For environmental sociologists, this moment presents a unique opportunity. We can and should examine how climate change is being materialized not only through carbon measurements or policy targets, but through the mundane infrastructures of everyday production: factories, supply chains, labor contracts, and investment flows. The “climate factory,” if we can call it that, is emerging as a critical site where questions of environmental justice, economic sovereignty, and global inequality converge. These are the territories of what Fisher and Jorgenson (2019) described as an “Anthro-shift,” in which “risk drives a reconfiguration among social actors that in turn leads to a different relationship between society and the natural environment.”
Indeed, “climate projects” are not only about reducing emissions—they are about reimagining development itself.
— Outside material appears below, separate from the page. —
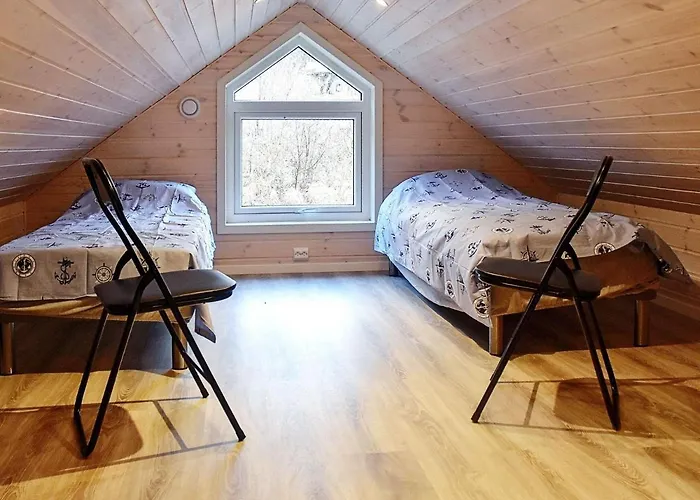 8 Person In Feriehus Vatne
For countries in the Global South, the stakes are particularly high. They must navigate the twin challenges of mitigating climate change and addressing persistent poverty and inequality. Their efforts to localize and reinterpret global climate projects are about shaping the social terrain of climate change in contexts in which the potential contradictions of such projects are at their most acute.
Are the sociological foundations of a climate-changed world to be found in a factory? Perhaps. But only if we understand that the factory is not just a place where things are made. It is also a site where visions of the future are contested and constructed; where climate action takes on material form, shaped by inherited histories and socially organized attempts to chart new paths forward.
References
Araos, Malcolm, Ankit Bhardwaj and Eric Klinenberg. 2024. “The social life of climate projects.” Sociological Forum. 39: 149-152.
Fisher, Dana R., and Andrew K. Jorgenson. 2019. “Ending the Stalemate: Toward a Theory of Anthro-Shift.” Sociological Theory. 37(4): 342-362.
A recent photo in “the field” at the Stellantis factory complex in Betim, Brazil on April 2, 2025.